SRP JavaScript Demo

This demo uses a combination of JavaScript and Java to demonstrate the mathematical steps behind the Secure Remote Password Protocol.

Run the demo

Quick start instructions: Type the word password into the red client password field, press TAB, and watch the status field at the bottom change to indicate successful authentication.

Navigating the demo

The demo is organized like a spreadsheet. Based on the values placed in certain input fields, the values of intermediate and output fields are calculated. Changes in either primary input fields or intermediate fields are propagated to dependent fields once the change is made. Usually this happens when you TAB out of the field or click somewhere else on the page.

Fields in bold are primary user-input fields. The username defaults to user and the server's password defaults to password. If the client's password is the same as the server's password, then the protocol ensures that the client and server sessions keys (S) match up, regardless of the values of the other inputs.

Fields in italics are dependent fields. Their values are calculated from other fields, so it is not recommended that they be changed manually. Doing so may make the values calculated by the demo inconsistent.

Fields in plain text are "automatic" input fields. In some cases, like the N and g parameters, these fields are normally picked from a predefined set of values. In other cases, the values of the fields are generated randomly. Although it is possible to enter values manually into these fields, the values may be overwritten by other controls on the page.

The "radix" radio button controls the base used to display numeric values. Changing this setting does not alter the actual values of any fields.

The SRP variant radio button selects the protocol in use. This affects the value of k, as well as the formula used to compute u.

Browser requirements

This demo requires a browser that supports both JavaScript and Java.
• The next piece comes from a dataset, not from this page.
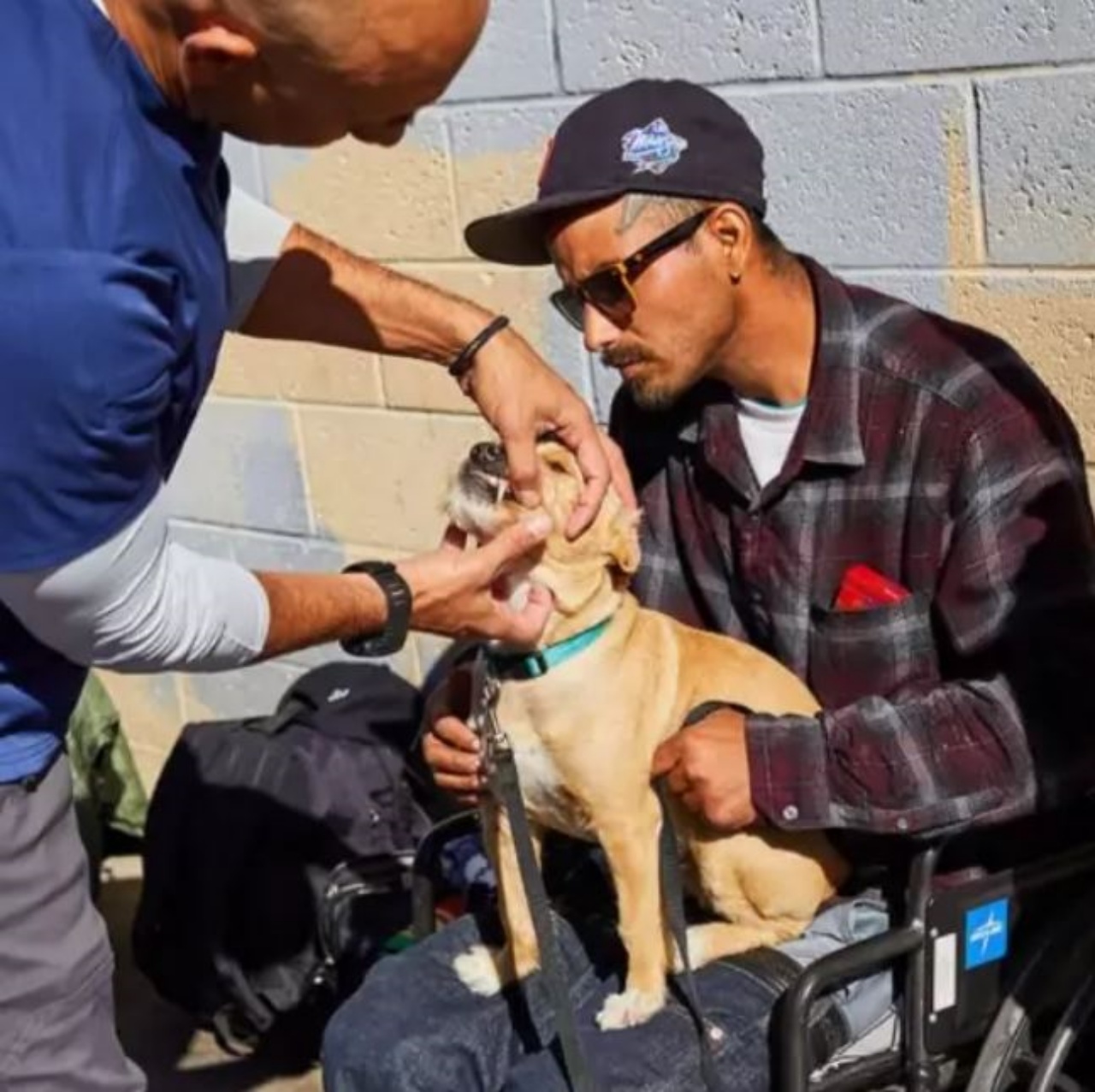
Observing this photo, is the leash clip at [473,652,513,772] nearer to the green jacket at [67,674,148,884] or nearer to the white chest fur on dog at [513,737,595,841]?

It needs access to the java.math.BigInteger class to do large number arithmetic. Some browsers (e.g. Netscape, Mozilla) allow JavaScript code to create Java objects directly through JavaScript, while others (e.g. Internet Explorer) require the assistance of a small "helper" Java applet to construct BigInteger objects. This requires that your browser support LiveConnect, a feature that allows applets to be called and controlled directly from JavaScript.

The SRP JavaScript demo has been tested successfully under the following browser environments:

Mozilla 1.x, Netscape 6, 7
- Linux (NS7, Mozilla 1.1)
- MacOS X.1 (NS7)
- Windows 98 (NS6.2, NS7), Windows XP (NS7.02)
Netscape 4.x - JDK 1.1.5 w/bignum support required
- Linux (NS4.78)
- Solaris 8 [SPARC] (NS4.7)
- Solaris 7 [x86] (NS4.51)
- AIX 4.3.3 (NS4.61)
- WindowsNT 4.0 (NS4.05)
Internet Explorer
- WindowsNT 4.0 (IE4)
- Windows 98 (IE5, IE6) [MS or Sun JVM]
- Windows XP (IE6) [Sun JVM 1.4.1_01 or _02 or MS JVM]
Opera
- Linux (Opera6.1)

The SRP JavaScript demo does NOT work with the following:

Netscape 6.x
- MacOS 8.6 (NS6.2)
Netscape 4.x
- MacOS 8.6 (NS4.73), MacOS 9 (NS4.7) - no bignum support in Java
Internet Explorer
- Solaris 8 (IE5) - no LiveConnect
- MacOS 8.6 (IE5), MacOS X.1 (IE5.2) - no LiveConnect
- Windows XP (IE6) [Sun JVM 1.4.0_01 or _03] - crash, JVM upgrade needed (see above)
Opera
- MacOS X.1 (Opera 6.0b2) - crash w/LiveConnect
- Solaris (Opera 5.0b1) - no Java
Konqueror - no LiveConnect
HotJava - no JavaScript support
OmniWeb

If your browser and platform are not listed here, it means that they have not yet been tested. Please let me know how well this demo works on your browser, especially if it is an untested configuration.

To aid in testing, use the following LiveConnect test. This test instantiates an applet and attempts to access it using JavaScript.

Try the LiveConnect test now

If the test succeeds, you will see an alert box with the message "LiveConnect test succeeded". Any other response indicates a failure. A successful result means that it is likely your browser will work with the demo as-is, or can be made to work.

Source code

The source code for the demo itself consists of three files:

demo.html - The main JavaScript demo implementation.
sha1.js - A pure JavaScript implementation of the SHA-1 hash algorithm.
bigint.java - The source code to the helper applet.

Use the "Save Link As..." or "Save Target As..." option in your browser to download and save these files.